- _WHAT IS NEEDED_
Please reproduce, word for word, the lines below that begin with the line containing "What is the distance" and run through the final line, including both.

- _DATASET ENTRIES_
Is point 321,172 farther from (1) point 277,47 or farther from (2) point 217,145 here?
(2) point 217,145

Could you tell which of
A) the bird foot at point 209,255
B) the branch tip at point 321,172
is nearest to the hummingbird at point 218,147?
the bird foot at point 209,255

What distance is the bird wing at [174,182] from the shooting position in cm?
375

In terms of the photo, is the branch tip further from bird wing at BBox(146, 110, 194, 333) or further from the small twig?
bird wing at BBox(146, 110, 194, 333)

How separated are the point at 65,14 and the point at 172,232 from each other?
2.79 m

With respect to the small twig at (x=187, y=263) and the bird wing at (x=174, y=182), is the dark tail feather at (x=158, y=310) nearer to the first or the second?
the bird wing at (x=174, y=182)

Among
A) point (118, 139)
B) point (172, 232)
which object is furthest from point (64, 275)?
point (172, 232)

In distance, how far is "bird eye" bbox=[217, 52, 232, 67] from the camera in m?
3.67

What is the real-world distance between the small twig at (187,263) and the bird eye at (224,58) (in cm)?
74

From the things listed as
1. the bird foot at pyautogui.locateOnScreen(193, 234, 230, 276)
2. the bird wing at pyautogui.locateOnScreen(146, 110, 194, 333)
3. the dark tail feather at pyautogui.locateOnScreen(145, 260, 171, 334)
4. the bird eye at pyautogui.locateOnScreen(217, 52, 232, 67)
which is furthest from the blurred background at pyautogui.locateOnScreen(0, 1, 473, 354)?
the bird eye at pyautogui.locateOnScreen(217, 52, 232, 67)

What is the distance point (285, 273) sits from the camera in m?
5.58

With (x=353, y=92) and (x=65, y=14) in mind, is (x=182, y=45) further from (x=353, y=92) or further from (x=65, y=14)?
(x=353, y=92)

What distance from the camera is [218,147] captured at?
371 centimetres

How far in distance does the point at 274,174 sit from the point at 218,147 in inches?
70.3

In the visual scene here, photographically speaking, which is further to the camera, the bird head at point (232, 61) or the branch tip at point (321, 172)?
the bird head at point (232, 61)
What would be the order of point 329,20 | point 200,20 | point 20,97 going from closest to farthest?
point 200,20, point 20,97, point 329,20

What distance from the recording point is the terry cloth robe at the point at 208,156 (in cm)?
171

- _TASK ANSWER_
What is the distance point (285, 273) sits from the camera in m?
5.58

With (x=353, y=92) and (x=65, y=14) in mind, is (x=182, y=45) further from (x=353, y=92) or further from (x=65, y=14)?
(x=353, y=92)

What distance from the camera is [218,147] captured at?
371 centimetres

How far in distance does the point at 274,174 sit from the point at 218,147 in inches?
70.3

In the visual scene here, photographically speaking, which is further to the camera, the bird head at point (232, 61) or the branch tip at point (321, 172)?
the bird head at point (232, 61)
What would be the order of point 329,20 | point 200,20 | point 20,97 going from closest to farthest?
point 200,20, point 20,97, point 329,20

What distance from the recording point is the terry cloth robe at the point at 208,156 (in cm)?
171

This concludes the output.